I would be very interesting to hear what the results are of some of these finer points depending on the software we use (DAISY Pipeline), and one or two of the frequently used text to speech (for example VoiceOver, and Narrator). Unfortunately, I have not yet found much of this documented publicly, but will definitely add more as I find it.

Do let us know what else you're considering for the style guide and what technologies you're considering them with.


#### Text ####
*   Check spelling and correct misspelled words. Type in passages of text which have not been recognized by the character recognition software.
*   Put the text into correct linear sequence and type in missing text.

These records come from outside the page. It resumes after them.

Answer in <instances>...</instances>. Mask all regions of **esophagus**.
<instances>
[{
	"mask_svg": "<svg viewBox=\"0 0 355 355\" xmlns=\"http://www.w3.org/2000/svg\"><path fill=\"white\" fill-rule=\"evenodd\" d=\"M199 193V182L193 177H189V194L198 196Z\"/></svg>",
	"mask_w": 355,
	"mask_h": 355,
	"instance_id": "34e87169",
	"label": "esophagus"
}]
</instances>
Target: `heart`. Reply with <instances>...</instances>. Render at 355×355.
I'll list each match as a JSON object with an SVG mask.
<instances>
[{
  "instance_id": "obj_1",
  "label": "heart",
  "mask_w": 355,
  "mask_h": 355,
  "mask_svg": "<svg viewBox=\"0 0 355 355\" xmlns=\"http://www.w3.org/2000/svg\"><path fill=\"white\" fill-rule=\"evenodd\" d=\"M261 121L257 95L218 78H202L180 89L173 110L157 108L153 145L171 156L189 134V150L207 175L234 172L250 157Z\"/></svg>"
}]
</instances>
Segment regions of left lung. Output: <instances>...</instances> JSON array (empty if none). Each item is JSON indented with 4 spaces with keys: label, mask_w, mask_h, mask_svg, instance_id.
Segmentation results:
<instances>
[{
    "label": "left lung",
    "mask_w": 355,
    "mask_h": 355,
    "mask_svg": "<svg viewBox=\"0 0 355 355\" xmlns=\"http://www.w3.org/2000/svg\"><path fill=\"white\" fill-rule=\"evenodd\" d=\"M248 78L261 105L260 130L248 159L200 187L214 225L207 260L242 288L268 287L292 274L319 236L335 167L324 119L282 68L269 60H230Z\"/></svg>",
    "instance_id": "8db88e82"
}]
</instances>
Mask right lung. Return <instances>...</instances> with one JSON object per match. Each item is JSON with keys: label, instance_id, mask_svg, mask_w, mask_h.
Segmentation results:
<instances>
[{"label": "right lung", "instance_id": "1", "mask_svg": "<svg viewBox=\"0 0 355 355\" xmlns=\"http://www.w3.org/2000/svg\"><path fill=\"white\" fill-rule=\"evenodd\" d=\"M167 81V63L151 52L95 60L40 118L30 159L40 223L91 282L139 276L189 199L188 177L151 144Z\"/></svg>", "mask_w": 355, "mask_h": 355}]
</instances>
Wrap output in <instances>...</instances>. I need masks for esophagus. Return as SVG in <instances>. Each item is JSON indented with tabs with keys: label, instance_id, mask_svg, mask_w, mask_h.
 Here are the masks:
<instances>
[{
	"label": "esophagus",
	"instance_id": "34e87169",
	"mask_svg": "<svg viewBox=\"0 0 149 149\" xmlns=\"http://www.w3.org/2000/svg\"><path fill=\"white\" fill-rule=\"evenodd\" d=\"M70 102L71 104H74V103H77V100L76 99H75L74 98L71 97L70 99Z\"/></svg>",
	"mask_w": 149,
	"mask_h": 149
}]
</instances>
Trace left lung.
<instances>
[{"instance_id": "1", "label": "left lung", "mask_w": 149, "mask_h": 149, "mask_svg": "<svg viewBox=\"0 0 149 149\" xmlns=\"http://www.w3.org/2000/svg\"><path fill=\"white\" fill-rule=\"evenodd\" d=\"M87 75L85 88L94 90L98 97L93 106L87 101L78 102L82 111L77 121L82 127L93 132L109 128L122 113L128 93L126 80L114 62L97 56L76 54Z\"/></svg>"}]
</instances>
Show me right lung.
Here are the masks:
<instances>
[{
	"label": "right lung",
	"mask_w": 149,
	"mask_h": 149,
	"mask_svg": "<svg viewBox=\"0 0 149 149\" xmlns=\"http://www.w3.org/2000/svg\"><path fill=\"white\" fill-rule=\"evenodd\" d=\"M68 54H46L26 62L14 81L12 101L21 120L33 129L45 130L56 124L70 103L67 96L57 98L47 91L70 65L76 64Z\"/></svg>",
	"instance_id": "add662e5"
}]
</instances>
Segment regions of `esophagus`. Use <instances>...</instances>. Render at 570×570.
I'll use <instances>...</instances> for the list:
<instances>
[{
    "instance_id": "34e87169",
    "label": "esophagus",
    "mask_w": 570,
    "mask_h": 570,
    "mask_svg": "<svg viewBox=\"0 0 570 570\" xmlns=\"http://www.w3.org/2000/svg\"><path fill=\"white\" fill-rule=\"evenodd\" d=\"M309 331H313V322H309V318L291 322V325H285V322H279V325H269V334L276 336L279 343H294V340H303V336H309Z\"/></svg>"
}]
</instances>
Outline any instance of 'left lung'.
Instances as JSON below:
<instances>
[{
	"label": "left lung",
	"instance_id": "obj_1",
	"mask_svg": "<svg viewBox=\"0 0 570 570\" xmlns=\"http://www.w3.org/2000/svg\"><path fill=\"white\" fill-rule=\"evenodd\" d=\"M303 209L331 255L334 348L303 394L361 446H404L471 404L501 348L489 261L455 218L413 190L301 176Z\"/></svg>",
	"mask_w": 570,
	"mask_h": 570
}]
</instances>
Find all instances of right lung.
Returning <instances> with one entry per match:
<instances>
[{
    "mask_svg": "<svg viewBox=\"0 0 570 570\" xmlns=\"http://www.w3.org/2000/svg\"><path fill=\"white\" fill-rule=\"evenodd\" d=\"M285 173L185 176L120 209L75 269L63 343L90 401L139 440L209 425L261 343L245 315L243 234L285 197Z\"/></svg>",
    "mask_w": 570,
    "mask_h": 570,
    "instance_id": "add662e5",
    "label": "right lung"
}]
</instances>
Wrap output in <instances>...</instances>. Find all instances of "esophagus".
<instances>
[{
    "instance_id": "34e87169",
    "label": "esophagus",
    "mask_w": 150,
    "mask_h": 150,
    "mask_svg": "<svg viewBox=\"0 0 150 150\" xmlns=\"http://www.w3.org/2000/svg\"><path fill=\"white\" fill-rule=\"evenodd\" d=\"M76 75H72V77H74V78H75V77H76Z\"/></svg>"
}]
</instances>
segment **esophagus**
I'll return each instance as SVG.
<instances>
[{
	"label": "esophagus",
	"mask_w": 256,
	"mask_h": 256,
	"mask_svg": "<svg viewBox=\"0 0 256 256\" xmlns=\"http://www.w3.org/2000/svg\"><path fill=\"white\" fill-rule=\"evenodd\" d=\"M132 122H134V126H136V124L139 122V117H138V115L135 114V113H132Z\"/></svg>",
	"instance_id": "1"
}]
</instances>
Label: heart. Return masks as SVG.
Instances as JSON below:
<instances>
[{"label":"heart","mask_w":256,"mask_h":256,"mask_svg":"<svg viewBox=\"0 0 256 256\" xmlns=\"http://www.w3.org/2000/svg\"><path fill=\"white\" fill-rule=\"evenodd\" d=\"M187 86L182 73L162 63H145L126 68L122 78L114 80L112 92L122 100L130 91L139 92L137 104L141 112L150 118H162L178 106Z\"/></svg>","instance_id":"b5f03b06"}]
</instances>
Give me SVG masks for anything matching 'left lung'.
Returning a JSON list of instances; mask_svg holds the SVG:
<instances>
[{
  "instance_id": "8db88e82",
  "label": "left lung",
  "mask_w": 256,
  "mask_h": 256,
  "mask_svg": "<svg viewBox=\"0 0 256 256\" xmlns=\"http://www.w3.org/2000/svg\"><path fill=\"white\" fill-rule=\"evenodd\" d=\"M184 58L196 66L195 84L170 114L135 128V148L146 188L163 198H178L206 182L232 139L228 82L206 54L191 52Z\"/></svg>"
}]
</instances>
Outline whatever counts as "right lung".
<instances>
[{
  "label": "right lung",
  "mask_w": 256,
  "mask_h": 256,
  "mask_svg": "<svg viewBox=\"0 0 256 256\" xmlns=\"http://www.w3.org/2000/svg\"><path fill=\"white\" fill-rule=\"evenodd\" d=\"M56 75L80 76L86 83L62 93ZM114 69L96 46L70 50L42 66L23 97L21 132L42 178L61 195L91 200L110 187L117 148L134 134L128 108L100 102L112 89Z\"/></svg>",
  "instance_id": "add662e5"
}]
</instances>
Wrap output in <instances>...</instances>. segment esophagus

#### Headings of the text ####
*   Use the built-in heading styles function in Microsoft Word to mark headings. For example, to mark chapter headings as level 1 and mark section headings as level 2. (On the `Home` tab, in the `Styles` group, click the style that you want). The decision on how many levels are involved depends on the layout and context of the book.
*   Create the heading links by using Table of Contents function in Microsoft Word. (On the `References` tab, in the `Table of Contents` group, click `Table of Contents`, and then click the table of contents style that you want).
#### Special Items: figures, photos, block text (citations), sidebars, textboxes, footnotes, endnotes, key term definitions, annotations, etc... ####
Before the items, apply the language tag `BEGIN` + item name + colon, for example, `BEGIN FOOTNOTE:`. At the end of the items, apply the language tag `END` + item name + period, for example, `END FOOTNOTE.`. For figures, photos, and illustrations, the word `CAPTION` needs to be added to the tags. For example, `BEGIN FIGURE CAPTION:` and `END FIGURE CAPTION.`. All the language tags are in **UPPER CASE** and stand in a separate line. If two or more tags are used next to each other, leave a blank line between them. AutoCorrect function in Microsoft Word is used to insert all the language tags. (These shortcuts can be created in Word: `Options -> Proofing -> AutoCorrect Options`). Create shortcuts for all of the language tags which will be memorable to you, eg. "bt" for `BEGIN TEXT BOX:`, "et" for `END TEXT BOX.`, "bkt" for `BEGIN KEY TERM:` etc.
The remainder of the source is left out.